--- Direction a ---
Locate every line in the rows that contains the string "image" and copy each one out. Case counts.

--- Passage to read ---
— begin —

When the Law Comes A Callin': A "How To" For Responding to Subpoenas and Document Requests

May 17, 2018

By Matthew E. Feinberg
Practice Area: Litigation & Dispute Resolution

Since the last Presidential election campaign began almost three years ago, there has been a significant public focus on sexual harassment, income inequality, crimes against women, public corruption, and the income gap. Sexual harassment claims have skyrocketed in recent months, with some states reporting as much as 400% increases in claim reports. The Department of Labor is enforcing ever-changing compensation rules on service employers. Federal courts are recognizing an expanded reach of workplace non-discrimination laws to the LGBTQ+ community. And, various government watchdogs, including several state attorneys general are opening large-scale policy-based investigations seeking to expose sexual harassment, workplace discrimination, and unequal treatment.
 
Based on these trends, we predict substantial increases in the number of individual employee claims and government-backed investigations over the next several years. And, we expect that these trends will hit every industry, particularly those with large numbers of low-wage earners, service workers, younger employees, or male-dominated workforces. Federal and state government contractors are also prime targets, as they are subject to public whistleblower laws and aggressive competitors eager to obtain an advantage in the race for government contracts. Companies operating within these parameters should expect that it is a question of when—not if—they will become involved in some sort of investigation or receive a subpoena or document request from a state attorney general, an agency or inspector general, or a party in private litigation. So, what can you do to protect your company’s bottom line before and after the law comes a callin’? 
Create and Maintain a Paper Trail 
One might assume that the fewer records a company maintains, the less likely it is for those documents to cause long-term problems. However, in the vast majority of investigations, and in litigation, that is not the case. Incomplete or inaccurate record keeping and insufficient record retention are among the greatest pitfalls a company can face when responding to a subpoena or document request. Even if a company has done everything right, it may nevertheless face substantial risk without written proof, and a perceived lack of documentary evidence can lead to service of additional subpoenas, wide-ranging interviews or depositions, or, worse, in-person investigations by governmental authorities. It is, therefore, critical for companies to create and maintain accurate records of employee complaints, trainings, payroll, and disciplinary actions, among other things. Companies should also implement conservative document destruction policies which preserve documents that are relevant to these common topics of investigation and litigation. Without detailed records, companies could be facing an uphill battle in responding to any subpoena or investigation.

— end —

--- Direction b ---
Transcribe the stretch of the subpoena article from "By Matthew E." through "and unequal treatment.".

--- Material to process ---
— begin —

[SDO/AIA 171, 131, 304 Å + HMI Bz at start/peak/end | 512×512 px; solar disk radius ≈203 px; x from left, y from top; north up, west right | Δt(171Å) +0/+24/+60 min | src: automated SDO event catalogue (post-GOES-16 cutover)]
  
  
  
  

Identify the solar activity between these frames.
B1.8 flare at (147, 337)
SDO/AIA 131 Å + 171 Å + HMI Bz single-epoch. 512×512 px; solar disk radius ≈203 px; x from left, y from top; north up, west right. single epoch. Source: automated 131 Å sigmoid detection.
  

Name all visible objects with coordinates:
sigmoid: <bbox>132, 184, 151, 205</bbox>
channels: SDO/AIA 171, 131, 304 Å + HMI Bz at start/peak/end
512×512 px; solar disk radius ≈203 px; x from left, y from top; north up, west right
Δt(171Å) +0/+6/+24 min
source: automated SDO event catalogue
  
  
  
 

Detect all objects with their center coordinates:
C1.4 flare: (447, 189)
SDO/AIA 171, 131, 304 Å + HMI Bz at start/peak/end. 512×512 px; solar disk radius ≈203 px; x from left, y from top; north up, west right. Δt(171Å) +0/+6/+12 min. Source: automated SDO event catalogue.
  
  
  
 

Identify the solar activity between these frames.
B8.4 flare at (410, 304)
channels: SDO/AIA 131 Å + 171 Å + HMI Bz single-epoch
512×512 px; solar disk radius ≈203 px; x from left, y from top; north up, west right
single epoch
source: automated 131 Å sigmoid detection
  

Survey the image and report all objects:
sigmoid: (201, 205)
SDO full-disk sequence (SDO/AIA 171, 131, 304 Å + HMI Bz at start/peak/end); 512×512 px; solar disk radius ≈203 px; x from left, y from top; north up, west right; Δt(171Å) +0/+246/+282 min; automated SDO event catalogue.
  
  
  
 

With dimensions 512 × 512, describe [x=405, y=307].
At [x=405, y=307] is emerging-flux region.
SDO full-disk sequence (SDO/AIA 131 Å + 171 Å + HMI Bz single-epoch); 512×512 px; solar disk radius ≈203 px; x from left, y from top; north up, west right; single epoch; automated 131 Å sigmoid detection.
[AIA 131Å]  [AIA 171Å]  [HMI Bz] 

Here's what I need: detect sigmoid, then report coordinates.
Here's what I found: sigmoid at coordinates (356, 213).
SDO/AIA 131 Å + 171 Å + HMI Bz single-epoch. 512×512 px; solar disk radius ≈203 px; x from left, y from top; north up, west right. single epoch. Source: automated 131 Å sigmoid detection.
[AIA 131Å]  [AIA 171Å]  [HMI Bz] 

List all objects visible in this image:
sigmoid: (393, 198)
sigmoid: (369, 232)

— end —

--- Written solution a ---
Survey the image and report all objects:
List all objects visible in this image:

--- Written solution b ---
By Matthew E. Feinberg
Practice Area: Litigation & Dispute Resolution

Since the last Presidential election campaign began almost three years ago, there has been a significant public focus on sexual harassment, income inequality, crimes against women, public corruption, and the income gap. Sexual harassment claims have skyrocketed in recent months, with some states reporting as much as 400% increases in claim reports. The Department of Labor is enforcing ever-changing compensation rules on service employers. Federal courts are recognizing an expanded reach of workplace non-discrimination laws to the LGBTQ+ community. And, various government watchdogs, including several state attorneys general are opening large-scale policy-based investigations seeking to expose sexual harassment, workplace discrimination, and unequal treatment.